即ち、本発明の半導体基板表面処理剤は、上記した如き「処理」において半導体基板と接触させる処理剤〔例えばスライシング工程、べべリング工程、ラッピング工程、エッチング工程、熱処理工程、ポリッシング工程、洗浄工程等で用いられる処理剤。具体的には、ラッピング工程やポリッシング工程で用いられる研磨剤、エッチング工程で用いられるエッチング剤、洗浄工程や全行程で用いられる洗浄剤等〕として使用し得る。

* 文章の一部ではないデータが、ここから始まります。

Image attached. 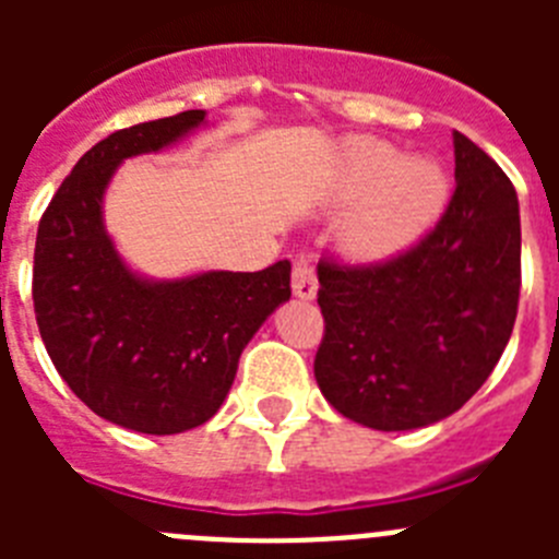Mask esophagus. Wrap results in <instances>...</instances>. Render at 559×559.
<instances>
[{"label": "esophagus", "instance_id": "1", "mask_svg": "<svg viewBox=\"0 0 559 559\" xmlns=\"http://www.w3.org/2000/svg\"><path fill=\"white\" fill-rule=\"evenodd\" d=\"M290 285H294V294L299 296V299H313L316 296V290H319V280H316V269L308 257H296L294 280H290Z\"/></svg>", "mask_w": 559, "mask_h": 559}]
</instances>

なかでも、本発明の半導体基板表面処理剤はエッチング剤として特に有用である。
【0014】
本発明において用いられるアミノポリカルボン酸系キレート剤としては、この分野で通常用いられるものであればよく、例えばヒドロキシ基を有していてもよいアルキルイミノポリカルボン酸〔ヒドロキシエチルイミノ二酢酸(HIDA)、イミノ二酢酸(IDA)等〕、ニトリロポリカルボン酸〔ニトリロ三酢酸(NTA)、ニトリロ三プロピオン酸(NTP)等〕、モノアルキレンポリアミンポリカルボン酸〔エチレンジアミン四酢酸(EDTA)、エチレンジアミン二酢酸(EDDA)、エチレンジアミン二プロピオン酸二塩酸塩(EDDP)、ヒドロキシエチルエチレンジアミン三酢酸(EDTA-OH)、1,6-ヘキサメチレンジアミン-N,N,N',N'-四酢酸(HDTA)、N,N-ビス(2-ヒドロキシベンジル)エチレンジアミン-N,N-二酢酸(HBED)等〕、ポリアルキレンポリアミンポリカルボン酸〔ジエチレントリアミン-N,N,N',N'',N''-五酢酸(DTPA)、トリエチレンテトラミン六酢酸(TTHA)等〕、ポリアミノアルカンポリカルボン酸〔ジアミノプロパン四酢酸(Methyl-EDTA)、trans-1,2-ジアミノシクロヘキサン-N,N,N',N'-四酢酸(CyDTA)等〕、ポリアミノアルカノールポリカルボン酸〔ジアミノプロパノール四酢酸(DPTA-OH)等〕、ヒドロキシアルキルエーテルポリアミンポリカルボン酸〔グリコールエーテルジアミン四酢酸(GEDTA)等〕等の分子中に1〜4個の窒素原子と2〜6個のカルボキシル基を有する含窒素ポリカルボン酸類等が挙げられる。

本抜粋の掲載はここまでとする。